At their request, I took some friends and colleagues of mine to Temecula last weekend for some selective wine tasting. Temecula, once known as Rancho California, is a relatively late arrival to the state’s wine scene and is commonly regarded as a pleasant viticultural area, but without the loftier vinous virtues of such as the Central Coast, Napa, or Sonoma. Do not be deceived, for some remarkable things have happened to the Temecula Valley and its wines since the first modern vineyards were planted there in the late 1960’s. When my wife and I first visited Temecula in the early 1970’s, the population was ca. 500 and there existed but 3 wineries, all brand new. Today, you’ll find a population of 100,000, and nearly 40 wineries.
Those three active wineries I mentioned – Callaway. Mt. Palomar, and Cilurzo – were producing wines that, at their best, were pleasant but little more. Then Vince and Audrey Cilurzo began to make a Petite Sirah that was really impressive and that has always seemed to me to be the first real indication of what Temecula wines were really capable of achieving. Vince and Audrey, alas, sold their winery some time ago, but I remember fondly having helped them with their ’82 crush. By the way, their son, Vinnie, founded the Russian River Brewing Co., which still produces some of the state’s most distinguished IPA’s.
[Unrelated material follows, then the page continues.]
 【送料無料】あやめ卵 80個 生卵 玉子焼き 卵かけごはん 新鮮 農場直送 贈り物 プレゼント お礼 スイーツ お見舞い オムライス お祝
For those from the Los Angeles area, it’s less than a two-hour’s drive to what has now become genuinely serious wine country Take the I-15 south to the Rancho California exit. Turn left and go east for a couple of miles toward the vineyards. En route, it looks largely like any California suburbia until you reach Butterfield Stage Road, and then, as if someone had drawn some kind of topographical line in the middle of the road, you’re in wine country. Is it as pretty as, say, the Silverado Trail in Napa? No, but it’s still a lovely vista of vineyards and wineries where you’d least expect it. Just past Butterfield Stage Road, and still on Rancho California to your right is Thornton Winery, your first important stop.